Des membres du Bataillon d’intervention rapide (BIR), à Ekona, près de Buea, en octobre 2018. © REUTERS/Zohra Bensemra

Ils n’ont pas attendu le signal de Sisiku Ayuk Tabe – président de l’autoproclamée « République d’Ambazonie » – pour réagir à la main tendue par le Premier ministre camerounais Joseph Dion Ngute, lors de sa récente tournée dans les régions anglophones du Nord-Ouest et du Sud-Ouest. Le 28 mai dernier, onze groupes sécessionnistes affirmaient au terme d’une réunion à Genève, « leur disponibilité à s’engager dans une négociation [avec les autorités camerounaises] sous la médiation d’une tierce partie », damant ainsi le pion aux leaders séparatistes emprisonnés à Yaoundé, qui n’ont pu apposer leur signature sur le document final que le 2 juin dernier.

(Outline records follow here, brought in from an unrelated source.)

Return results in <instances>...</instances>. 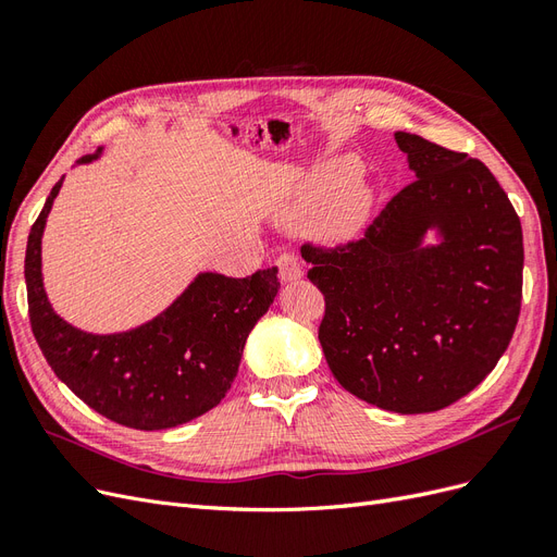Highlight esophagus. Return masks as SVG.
<instances>
[{
	"mask_svg": "<svg viewBox=\"0 0 557 557\" xmlns=\"http://www.w3.org/2000/svg\"><path fill=\"white\" fill-rule=\"evenodd\" d=\"M276 267H278V278L281 283H293L297 278H301V264L299 260L293 256V252H283V256L276 260Z\"/></svg>",
	"mask_w": 557,
	"mask_h": 557,
	"instance_id": "34e87169",
	"label": "esophagus"
}]
</instances>
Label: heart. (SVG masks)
I'll return each instance as SVG.
<instances>
[{
  "instance_id": "obj_1",
  "label": "heart",
  "mask_w": 557,
  "mask_h": 557,
  "mask_svg": "<svg viewBox=\"0 0 557 557\" xmlns=\"http://www.w3.org/2000/svg\"><path fill=\"white\" fill-rule=\"evenodd\" d=\"M358 174L360 164L348 156L307 166L274 201L272 218L285 227L309 225L318 242H348L362 230L374 207V190L356 181Z\"/></svg>"
}]
</instances>
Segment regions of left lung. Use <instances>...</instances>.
I'll return each instance as SVG.
<instances>
[{"mask_svg": "<svg viewBox=\"0 0 557 557\" xmlns=\"http://www.w3.org/2000/svg\"><path fill=\"white\" fill-rule=\"evenodd\" d=\"M416 181L364 239L301 248L325 295L318 339L348 393L395 413L458 401L507 350L522 297V230L497 178L467 153L395 132Z\"/></svg>", "mask_w": 557, "mask_h": 557, "instance_id": "obj_1", "label": "left lung"}]
</instances>
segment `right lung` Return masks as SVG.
<instances>
[{"label":"right lung","mask_w":557,"mask_h":557,"mask_svg":"<svg viewBox=\"0 0 557 557\" xmlns=\"http://www.w3.org/2000/svg\"><path fill=\"white\" fill-rule=\"evenodd\" d=\"M102 156L97 148L76 166ZM62 181L32 225L25 252L32 332L50 369L90 409L132 430H170L211 411L239 372L250 330L274 305L278 269L248 278L199 272L170 307L137 327L81 330L53 309L44 283L41 239Z\"/></svg>","instance_id":"add662e5"}]
</instances>
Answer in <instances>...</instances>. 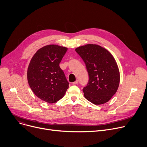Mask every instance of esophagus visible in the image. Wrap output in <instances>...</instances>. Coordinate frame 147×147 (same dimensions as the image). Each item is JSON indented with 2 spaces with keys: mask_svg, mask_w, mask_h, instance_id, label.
Masks as SVG:
<instances>
[{
  "mask_svg": "<svg viewBox=\"0 0 147 147\" xmlns=\"http://www.w3.org/2000/svg\"><path fill=\"white\" fill-rule=\"evenodd\" d=\"M78 83H79V81H78L77 80H76L73 83V84H74V85H75V84H77Z\"/></svg>",
  "mask_w": 147,
  "mask_h": 147,
  "instance_id": "34e87169",
  "label": "esophagus"
}]
</instances>
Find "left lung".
<instances>
[{"label":"left lung","mask_w":147,"mask_h":147,"mask_svg":"<svg viewBox=\"0 0 147 147\" xmlns=\"http://www.w3.org/2000/svg\"><path fill=\"white\" fill-rule=\"evenodd\" d=\"M76 51L85 63L89 82L83 92L85 98L95 105L108 102L118 89L120 75L117 63L105 48L95 44L79 47Z\"/></svg>","instance_id":"1"}]
</instances>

Les différents groupes sécessionnistes partagent certes les conditions préalables à la tenue du dialogue qui ont été émises au cours du meeting de Genève. Il s’agit notamment de la libération des prisonniers liés à la crise, du retrait de l’armée de la zone de conflit, du choix d’un pays neutre où se tiendront les discussions avec la présence de médiateurs internationaux, dont l’ONU. Mais sous cette unité de façade, une profonde crise interne secoue le mouvement indépendantiste, qui semble désormais proche de l’implosion.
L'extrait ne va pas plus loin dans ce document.